Now, on the side yard I went for it and mowed it at 0.75" HOC, the first week it looked a bit rough, the picture below is two weeks after initially taking it down to 0.75" HOC freshly mowed at 0.75" with the manual. I am scalping in multiple areas so it will stay at 0.75" until I level it some more. I applied FAS to this side yard yesterday at 2oz Ferrous sulfate and 1.7 oz Ammonium sulfate per 1000sq ft. Will report in a few days if I see some green pop.

Pic from 7/14


----------



## SpeedNess (May 21, 2020)

Took left side small yard to 0.5" , detached and leveled lowest spots. Looks like crap but hoping that the sand will let me keep it at 5/8" once it bounces back without scalping in the more uneven spots.



On the right side mowed lower at 1" ,brought the level up ~3in with soil/compost/peat on the side closest to the driveway. Used a tamper to compact it nicely. Hopefully it doesnt settle to much, but will continue to lever with sand moving forward. Finally put some humic,rgs,hydretain and air8 and threw down a mix of bewitched, mazama and everest. Keeping it moist, hopefully I can get some good germination.



DIY'ed this bad boy, 48" across worked perfect ~$50-$60 at Lowe's for materials.


----------



## SpeedNess (May 21, 2020)

So much for waiting a few years to get a powered reel mower. Even though I was pretty set on a Swardman I find this GM1000 locally for $400 and picked it up. Everything apperars to be working correctly, 11 blade reel is very dull and instead of paying ~$150-$200 I decided to bite the bullet and updated to a fresh 8 blade reel and high cut bedknife. Let's see how it goes. With all the parts ordered from RR I will be in it ~$850.

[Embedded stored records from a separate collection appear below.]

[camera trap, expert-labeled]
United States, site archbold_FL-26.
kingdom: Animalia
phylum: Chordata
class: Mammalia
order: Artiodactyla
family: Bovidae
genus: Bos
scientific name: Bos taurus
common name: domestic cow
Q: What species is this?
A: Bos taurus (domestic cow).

And finally some pics from yesterdays mow at 1'' with the manual reel.


----------



## mribbens (Jul 13, 2018)

Wow, you have gone down the rabbit hole quick with mowing low, but your lawn looks great and it will be even better once you get the Toro on it. I have been mowing my front lawn at 1.5 w a manual reel-Fiskars, all season long and using liquid iron and growth regulator to keep the color popping. Will be following this, well done!


----------



## SpeedNess (May 21, 2020)

mribbens said:


> Wow, you have gone down the rabbit hole quick with mowing low, but your lawn looks great and it will be even better once you get the Toro on it. I have been mowing my front lawn at 1.5 w a manual reel-Fiskars, all season long and using liquid iron and growth regulator to keep the color popping. Will be following this, well done!

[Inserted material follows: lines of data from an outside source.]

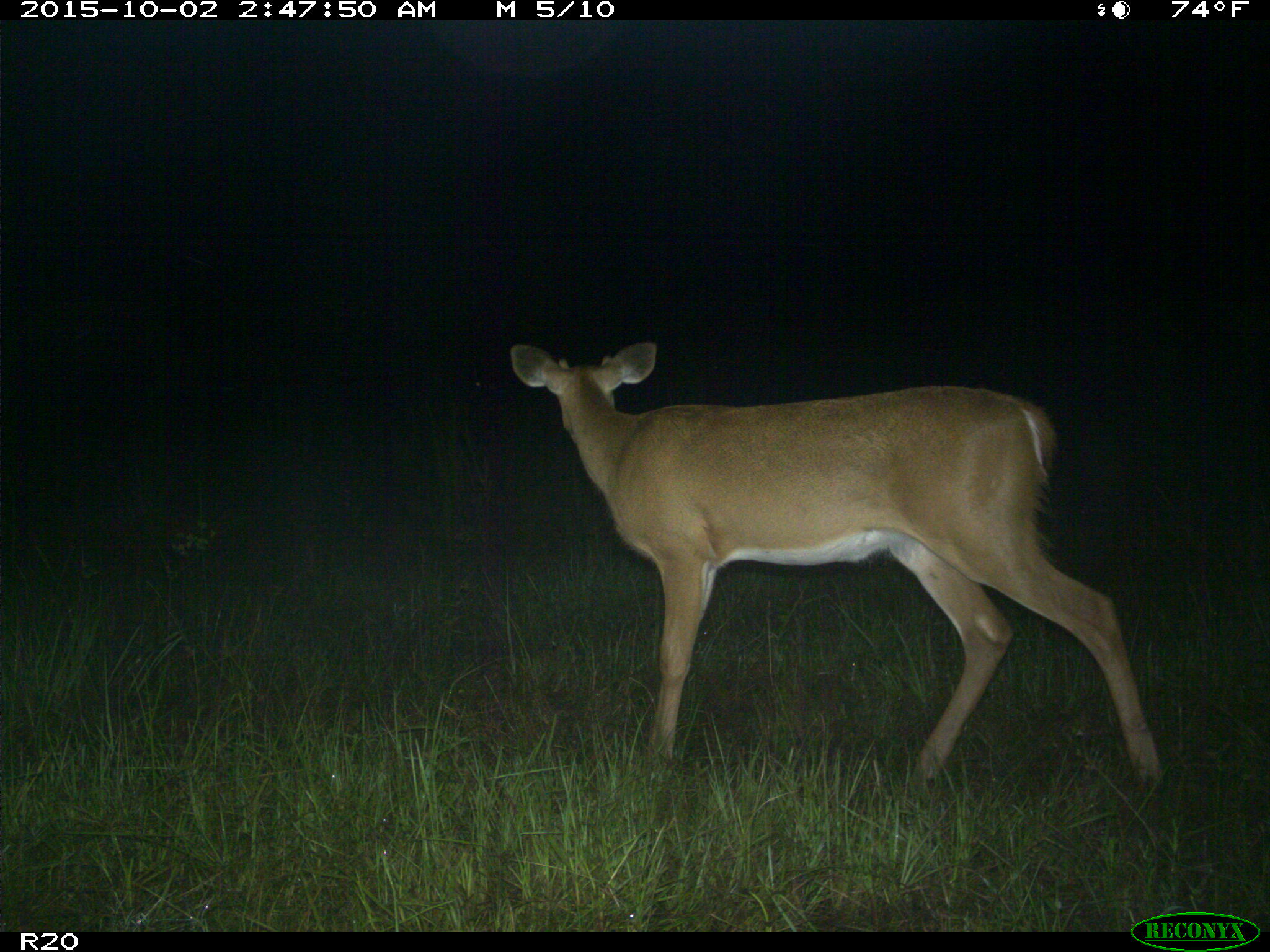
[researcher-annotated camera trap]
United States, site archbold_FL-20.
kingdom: Animalia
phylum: Chordata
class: Mammalia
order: Artiodactyla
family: Cervidae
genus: Odocoileus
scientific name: Odocoileus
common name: deer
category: unidentified deer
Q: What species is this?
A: Unidentified deer (deer) (Odocoileus).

Oh yeah, head first into the rabbit hole  . Its funny how I thought getting the manual reel will hold me off for while, in retrospect all it did was fuel my want for a powered reel. It is damn impressive how nice of cut quality you can get with the manual reels but they do make you wonder what you are missing out with the powered reels,

Yeah, I've done two apps of PGR now and that is a definite game changer.


----------



## SpeedNess (May 21, 2020)

First mow with the GM1000 with new 8 blade reel and heavy cut bedknife. This mower is a beast to handle but so far I like it a lot. Definitely need to level now, having that beast bouncing around is not too much fun. This is at 1" HOC on the GM1000 definitely cutting lower then the manual reel at 1".


----------